提供資料 |

################

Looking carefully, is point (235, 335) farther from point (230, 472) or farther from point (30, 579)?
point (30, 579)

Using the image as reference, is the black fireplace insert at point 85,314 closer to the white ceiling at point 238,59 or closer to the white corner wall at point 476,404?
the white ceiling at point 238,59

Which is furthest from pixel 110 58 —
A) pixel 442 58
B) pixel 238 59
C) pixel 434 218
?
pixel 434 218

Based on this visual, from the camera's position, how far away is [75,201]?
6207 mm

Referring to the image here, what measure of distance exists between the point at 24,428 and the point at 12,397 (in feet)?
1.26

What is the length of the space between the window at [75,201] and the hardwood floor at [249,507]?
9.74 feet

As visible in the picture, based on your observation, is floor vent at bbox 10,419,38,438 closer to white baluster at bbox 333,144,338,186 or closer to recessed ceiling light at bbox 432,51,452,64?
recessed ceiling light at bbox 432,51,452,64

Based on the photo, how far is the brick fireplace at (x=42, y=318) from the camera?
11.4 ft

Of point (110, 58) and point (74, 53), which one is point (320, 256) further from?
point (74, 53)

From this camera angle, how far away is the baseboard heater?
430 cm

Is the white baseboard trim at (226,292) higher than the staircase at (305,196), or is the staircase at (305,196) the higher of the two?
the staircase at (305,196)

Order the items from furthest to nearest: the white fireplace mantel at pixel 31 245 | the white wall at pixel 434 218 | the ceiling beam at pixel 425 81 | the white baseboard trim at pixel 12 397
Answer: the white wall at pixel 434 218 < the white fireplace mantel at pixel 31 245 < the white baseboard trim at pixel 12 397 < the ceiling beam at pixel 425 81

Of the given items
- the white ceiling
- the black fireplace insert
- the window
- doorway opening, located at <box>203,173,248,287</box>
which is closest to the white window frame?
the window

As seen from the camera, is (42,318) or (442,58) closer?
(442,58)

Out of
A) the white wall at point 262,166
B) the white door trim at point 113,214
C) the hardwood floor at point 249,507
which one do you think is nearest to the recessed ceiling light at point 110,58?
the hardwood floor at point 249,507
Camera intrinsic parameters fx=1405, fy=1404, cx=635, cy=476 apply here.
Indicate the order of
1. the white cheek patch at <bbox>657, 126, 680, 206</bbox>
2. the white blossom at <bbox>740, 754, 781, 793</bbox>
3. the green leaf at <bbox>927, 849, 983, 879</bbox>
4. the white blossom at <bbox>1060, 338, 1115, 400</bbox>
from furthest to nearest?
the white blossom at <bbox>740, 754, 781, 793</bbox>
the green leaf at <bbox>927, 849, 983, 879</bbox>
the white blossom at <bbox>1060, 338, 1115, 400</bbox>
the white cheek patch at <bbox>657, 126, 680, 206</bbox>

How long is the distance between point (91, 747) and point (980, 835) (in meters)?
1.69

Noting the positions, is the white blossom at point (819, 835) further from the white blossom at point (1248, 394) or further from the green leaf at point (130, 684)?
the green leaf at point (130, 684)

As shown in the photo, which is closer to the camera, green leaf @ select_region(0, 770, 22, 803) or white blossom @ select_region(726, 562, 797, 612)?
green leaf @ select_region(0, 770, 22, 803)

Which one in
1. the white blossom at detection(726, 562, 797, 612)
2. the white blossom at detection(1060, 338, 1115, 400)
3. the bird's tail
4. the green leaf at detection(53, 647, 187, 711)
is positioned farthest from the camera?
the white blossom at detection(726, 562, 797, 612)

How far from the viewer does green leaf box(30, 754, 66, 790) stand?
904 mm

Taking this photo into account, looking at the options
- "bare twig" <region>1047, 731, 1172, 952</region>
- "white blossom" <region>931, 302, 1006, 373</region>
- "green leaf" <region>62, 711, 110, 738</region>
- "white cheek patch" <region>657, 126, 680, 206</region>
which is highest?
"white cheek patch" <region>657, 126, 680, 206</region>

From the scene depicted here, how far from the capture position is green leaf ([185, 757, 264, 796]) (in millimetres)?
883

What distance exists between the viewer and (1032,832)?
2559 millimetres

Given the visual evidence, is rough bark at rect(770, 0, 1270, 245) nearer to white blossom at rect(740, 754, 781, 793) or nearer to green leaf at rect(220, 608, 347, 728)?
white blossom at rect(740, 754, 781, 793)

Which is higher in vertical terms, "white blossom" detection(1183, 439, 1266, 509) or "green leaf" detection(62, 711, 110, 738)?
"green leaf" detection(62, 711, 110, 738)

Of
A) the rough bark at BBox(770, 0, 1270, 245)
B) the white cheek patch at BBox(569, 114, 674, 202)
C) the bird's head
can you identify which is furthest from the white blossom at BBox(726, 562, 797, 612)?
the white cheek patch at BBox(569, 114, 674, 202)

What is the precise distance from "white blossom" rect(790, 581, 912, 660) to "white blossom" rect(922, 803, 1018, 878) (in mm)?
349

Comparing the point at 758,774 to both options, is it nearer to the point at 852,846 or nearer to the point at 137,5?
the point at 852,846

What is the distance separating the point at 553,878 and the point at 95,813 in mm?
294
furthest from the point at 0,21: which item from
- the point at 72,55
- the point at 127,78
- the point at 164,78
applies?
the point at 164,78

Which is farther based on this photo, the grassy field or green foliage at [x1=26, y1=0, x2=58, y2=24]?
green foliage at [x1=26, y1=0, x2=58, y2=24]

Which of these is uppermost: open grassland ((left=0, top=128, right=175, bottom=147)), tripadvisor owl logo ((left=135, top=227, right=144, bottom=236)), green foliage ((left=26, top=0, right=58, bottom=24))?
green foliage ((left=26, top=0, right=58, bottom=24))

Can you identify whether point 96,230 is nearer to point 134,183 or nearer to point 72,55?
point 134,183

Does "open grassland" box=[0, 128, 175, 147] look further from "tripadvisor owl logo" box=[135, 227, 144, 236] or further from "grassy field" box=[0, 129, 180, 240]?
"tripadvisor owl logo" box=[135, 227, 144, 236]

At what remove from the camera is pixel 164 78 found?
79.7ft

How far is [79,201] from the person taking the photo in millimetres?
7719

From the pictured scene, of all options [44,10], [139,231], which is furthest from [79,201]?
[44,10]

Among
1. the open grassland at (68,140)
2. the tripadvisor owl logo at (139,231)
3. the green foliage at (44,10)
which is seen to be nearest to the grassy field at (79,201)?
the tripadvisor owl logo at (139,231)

################

上の項目のうち、「How far from the viewer」を含む行から「2559 millimetres」を含む行まで(両端を含む)を、空行を除いて、「番号」と「項目の行」の2列からなるMarkdownの表にしてください。「番号」には1から順に行番号を、「項目の行」にはその行をそのまま入れてください。

最終結果 |
| 番号 | 項目の行 |
|---|---|
| 1 | How far from the viewer does green leaf box(30, 754, 66, 790) stand? |
| 2 | 904 mm |
| 3 | Taking this photo into account, looking at the options |
| 4 | - "bare twig" <region>1047, 731, 1172, 952</region> |
| 5 | - "white blossom" <region>931, 302, 1006, 373</region> |
| 6 | - "green leaf" <region>62, 711, 110, 738</region> |
| 7 | - "white cheek patch" <region>657, 126, 680, 206</region> |
| 8 | which is highest? |
| 9 | "white cheek patch" <region>657, 126, 680, 206</region> |
| 10 | From the scene depicted here, how far from the capture position is green leaf ([185, 757, 264, 796]) (in millimetres)? |
| 11 | 883 |
| 12 | What distance exists between the viewer and (1032,832)? |
| 13 | 2559 millimetres |